Remembering Nicola Canning

On Friday 3rd June, St John’s was filled with over 300 people who came together for the funeral of Nicola Canning (of Linkfield Road), mother of 3 children, and a TA at Isleworth Town Primary School, who died after a battle with Motor Neuron Disease. The family have had links with St John’s over the years, and her husband Derrick spoke passionately about his journey. Nicky had the terrible, terrible Motor Neuron disease these last 6 months, and in the last 3 months was effectively disabled. I looked after her – I never left her side, I cared for her from A-Z. She lost everything – her ability to walk, and then to talk. This was devastating as she was such a beautiful, active and caring person. This is an aggressive disease that was unbearable for all of us to watch take hold of Nicky.
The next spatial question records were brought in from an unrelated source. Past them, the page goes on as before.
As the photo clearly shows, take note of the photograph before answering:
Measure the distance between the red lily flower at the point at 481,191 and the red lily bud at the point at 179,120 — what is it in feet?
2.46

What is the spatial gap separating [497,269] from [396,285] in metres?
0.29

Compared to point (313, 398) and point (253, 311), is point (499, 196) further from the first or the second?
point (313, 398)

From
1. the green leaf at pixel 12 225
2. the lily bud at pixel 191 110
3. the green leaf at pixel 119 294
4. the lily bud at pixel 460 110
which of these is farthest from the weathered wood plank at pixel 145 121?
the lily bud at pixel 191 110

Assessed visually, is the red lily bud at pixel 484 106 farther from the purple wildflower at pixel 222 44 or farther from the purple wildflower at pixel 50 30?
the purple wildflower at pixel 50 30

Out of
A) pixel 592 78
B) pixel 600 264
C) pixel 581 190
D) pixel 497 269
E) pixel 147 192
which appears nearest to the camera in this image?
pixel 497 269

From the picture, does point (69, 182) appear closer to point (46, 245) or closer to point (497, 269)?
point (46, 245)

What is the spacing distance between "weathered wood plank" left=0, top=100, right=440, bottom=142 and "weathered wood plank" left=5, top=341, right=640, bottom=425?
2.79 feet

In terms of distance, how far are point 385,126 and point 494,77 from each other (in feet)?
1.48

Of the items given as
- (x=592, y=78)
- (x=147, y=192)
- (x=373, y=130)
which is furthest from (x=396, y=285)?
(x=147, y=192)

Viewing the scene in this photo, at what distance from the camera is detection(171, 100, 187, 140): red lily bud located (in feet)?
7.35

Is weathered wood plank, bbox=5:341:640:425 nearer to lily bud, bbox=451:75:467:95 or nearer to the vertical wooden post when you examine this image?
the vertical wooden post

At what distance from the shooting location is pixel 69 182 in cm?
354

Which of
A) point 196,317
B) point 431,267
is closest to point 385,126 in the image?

On the 21st May, a Saturday, the family were at her bedside including sisters Lucy and Sarah. I was the only one who would help her move on the bed. And on that Saturday, while I was holding her arms, my wife passed away in my hands. Belief in God is hard at this time, but I am thankful I could be with her when she died and I have continued to pray for strength for myself and my children. Please can we all commit ourselves to raising awareness and financial support for those who are working hard to find out how to stop this terrible disease from ravaging wonderful people like Nicola. In particular, I would like to draw to your attention the work of the Motor Neuron Disease Association and the research and care they provide for sufferers and their families.

Please remember Derrick and his family in your prayers and consider making a donation to the Motor Neuron Disease Association.